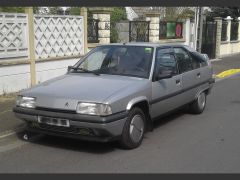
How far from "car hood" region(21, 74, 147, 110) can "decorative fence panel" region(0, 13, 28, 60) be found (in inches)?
155

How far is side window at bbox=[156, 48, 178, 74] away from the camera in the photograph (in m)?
7.10

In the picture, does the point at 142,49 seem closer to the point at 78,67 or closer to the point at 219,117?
the point at 78,67

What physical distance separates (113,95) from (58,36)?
6642 millimetres

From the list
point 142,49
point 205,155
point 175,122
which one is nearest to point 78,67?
point 142,49

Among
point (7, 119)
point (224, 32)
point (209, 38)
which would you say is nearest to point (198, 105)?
point (7, 119)

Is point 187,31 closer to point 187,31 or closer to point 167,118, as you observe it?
point 187,31

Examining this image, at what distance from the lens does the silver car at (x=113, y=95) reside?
570 centimetres

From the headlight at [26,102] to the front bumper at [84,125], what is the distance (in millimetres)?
68

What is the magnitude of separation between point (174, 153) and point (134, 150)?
1.95 ft

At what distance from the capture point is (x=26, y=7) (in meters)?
11.0

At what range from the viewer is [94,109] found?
5.65 metres

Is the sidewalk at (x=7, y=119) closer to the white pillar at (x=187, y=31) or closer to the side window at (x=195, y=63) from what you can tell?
the side window at (x=195, y=63)

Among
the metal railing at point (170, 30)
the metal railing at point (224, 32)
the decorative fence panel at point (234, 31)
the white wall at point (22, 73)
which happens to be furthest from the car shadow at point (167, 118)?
the decorative fence panel at point (234, 31)

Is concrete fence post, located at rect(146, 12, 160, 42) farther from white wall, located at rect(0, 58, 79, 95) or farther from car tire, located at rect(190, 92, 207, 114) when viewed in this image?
car tire, located at rect(190, 92, 207, 114)
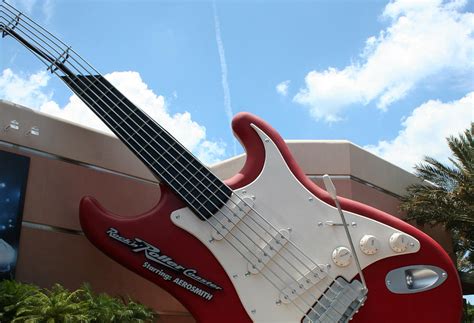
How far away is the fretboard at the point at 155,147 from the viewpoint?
8758 millimetres

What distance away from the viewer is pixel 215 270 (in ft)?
27.8

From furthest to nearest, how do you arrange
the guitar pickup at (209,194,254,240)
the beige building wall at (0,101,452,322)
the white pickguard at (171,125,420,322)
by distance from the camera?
the beige building wall at (0,101,452,322) → the guitar pickup at (209,194,254,240) → the white pickguard at (171,125,420,322)

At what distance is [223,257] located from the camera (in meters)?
8.52

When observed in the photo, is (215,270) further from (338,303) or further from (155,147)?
(155,147)

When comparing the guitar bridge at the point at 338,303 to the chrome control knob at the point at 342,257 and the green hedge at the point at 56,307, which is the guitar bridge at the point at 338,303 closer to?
the chrome control knob at the point at 342,257

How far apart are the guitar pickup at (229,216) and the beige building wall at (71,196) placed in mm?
2529

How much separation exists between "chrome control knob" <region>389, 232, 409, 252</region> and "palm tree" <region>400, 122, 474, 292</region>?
15.7 feet

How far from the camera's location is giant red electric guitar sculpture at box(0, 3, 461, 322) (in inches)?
326

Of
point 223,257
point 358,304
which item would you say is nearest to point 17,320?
point 223,257

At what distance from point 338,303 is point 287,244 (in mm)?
1094

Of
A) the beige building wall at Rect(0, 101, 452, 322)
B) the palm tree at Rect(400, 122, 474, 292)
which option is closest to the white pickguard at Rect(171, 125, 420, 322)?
the beige building wall at Rect(0, 101, 452, 322)

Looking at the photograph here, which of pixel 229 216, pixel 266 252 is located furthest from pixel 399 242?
pixel 229 216

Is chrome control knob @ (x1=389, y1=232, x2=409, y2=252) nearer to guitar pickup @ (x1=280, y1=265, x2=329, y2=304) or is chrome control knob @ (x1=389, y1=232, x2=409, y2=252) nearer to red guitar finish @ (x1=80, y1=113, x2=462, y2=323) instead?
red guitar finish @ (x1=80, y1=113, x2=462, y2=323)

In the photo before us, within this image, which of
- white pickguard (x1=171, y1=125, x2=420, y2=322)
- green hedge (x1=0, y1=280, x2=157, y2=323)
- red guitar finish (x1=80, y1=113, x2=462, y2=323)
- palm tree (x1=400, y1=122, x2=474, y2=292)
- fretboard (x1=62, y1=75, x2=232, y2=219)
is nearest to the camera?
green hedge (x1=0, y1=280, x2=157, y2=323)
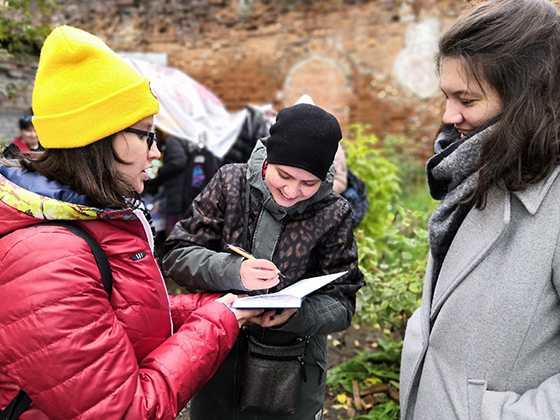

# Requirements:
Count how many lines in the rows above contain the string "beige", treating uppercase and lowercase as different, and reply with that number only.

# Result:
5